The Quest for More
For many undergrads, late nights studying until four in the morning is not unusual.
What drives them, half dazed, minds straying? Is it several Trentas–31 ounces of heart palpitating caffeine–and bigger than a human stomach? That helps, but it takes more than a water tower sized cup of caffeine to keep students in a library until almost dawn.
It’s Not Exams, Studying or Homework
There’s no denying it, college students have a great deal of studying, homework and exams to contend with on a daily basis if they’re pulling a full load. But enough to stay up until 4 a.m.? One sophomore majoring in English believes it’s something else that drives students, despite bags hanging under their eyes. She thinks it’s a “desire for more” which keeps the zombies from shuffling back to their dorm at a decent hour to catch some much needed sleep.
What exactly is this more? The sophomore states it’s purely self-inflicted, claiming they’re “heading towards a common goal.” I suspect it’s probably a combination of competition, fear of what the future holds, parental expectations, that looming student loan debt over their heads and the hope of being “successful”. Often being successful in America translates into making a lot of money and having an impressive title.

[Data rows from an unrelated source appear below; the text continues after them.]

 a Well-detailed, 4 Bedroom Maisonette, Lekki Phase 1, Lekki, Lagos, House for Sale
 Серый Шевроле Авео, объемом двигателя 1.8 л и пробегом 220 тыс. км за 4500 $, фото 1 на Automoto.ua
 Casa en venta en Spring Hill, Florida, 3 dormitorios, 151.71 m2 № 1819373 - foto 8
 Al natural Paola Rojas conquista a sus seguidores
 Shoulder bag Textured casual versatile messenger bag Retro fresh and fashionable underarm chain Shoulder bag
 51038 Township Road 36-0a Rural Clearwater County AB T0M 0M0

Shouldn’t being a success offer more than cash in a bank account and a corner office?
The exhausted undergrad asks herself, “…how much of this is healthy, how much for a sense of accomplishment…how much is worth it?”
Is this Pharmacology 101?
At an age when sleep specialists say they require 8-10 hours of shut-eye, many undergrads are getting by on as little as 3. That, in and of itself, is cause for concern, but factor into the equation some are self-medicating too, it’s a disaster waiting to happen. [See my blog, "Party Like a Rock Star?"].
Some students are downing “shots of Nyquil”, while others are buying Adderall from friends with ADHD, washing that down with a Red Bull, or two. You’d think by the drugs described here I’m talking about students majoring in pharmacology. But, this activity on college campuses is as common as owning a lap top–however, that doesn’t make it wise or healthy.

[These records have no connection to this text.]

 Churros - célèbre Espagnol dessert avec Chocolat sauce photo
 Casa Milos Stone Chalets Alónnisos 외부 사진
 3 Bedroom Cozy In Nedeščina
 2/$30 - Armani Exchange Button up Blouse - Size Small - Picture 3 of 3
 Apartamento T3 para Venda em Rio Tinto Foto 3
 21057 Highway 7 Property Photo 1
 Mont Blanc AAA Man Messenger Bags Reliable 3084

I’m happy to hear the sleep deprived sophomore is sticking to only coffee to keep her upright these days.
Other Coping Methods
There are students, like the sophomore, who want to “keep it clean”, they’ll try other methods of coping. Some take power naps in between classes or during lunch, others opt for yoga and exercise.
But, none of these things really addresses the actual problem–lack of sleep and the even bigger problem of the motivation behind losing that sleep–more.
How Much More?
We’ve seen the reports about what it takes to get hired these days straight out of college. If you aren’t in the top 10-20% of your class, or have majored in a field that went belly-up during the recession, it’s an uphill climb. But, the good news is this, employers want people with at least a Bachelor’s Degree and some sort of experience–paid work, internship or volunteer time.
From this we can make the following deduction: basically, if you do your very best and turn out a decent GPA, along with volunteering or interning, your chances of being hired are good (depending on where you’re located). Will you get the cushy job you want? Probably not. You’re going to have to work for it. And when you finally find yourself doing what you really want to do, it will be that much more gratifying. You’ll appreciate it, believe me, you will. By then more may change into a realistic outlook, that of contentment with less.
Here’s a poll that was taken by Florida State University, which asked workers how the recession has directly affected them: 49% said the recession has helped them recognize the value of “people over things”. Interesting, considering American’s were in hot pursuit of more in the form of “things” for decades; McMansions resembling hotels, gigantic gas-sucking SUV’s, designer skyscraper high heels price tagged in the ridiculous and more, more, more! The driving force behind more is usually greed. Greed was what brought this country to it’s collective knees in the last few years. It’s good to hear that 49% of workers polled have actually learned a valuable lesson in this difficult time–people are more important than things.
At this point, as your heart is palpitating at an alarming rhythm from that second Trenta, ask yourself these questions: “Is it worth it?” and “How much more?”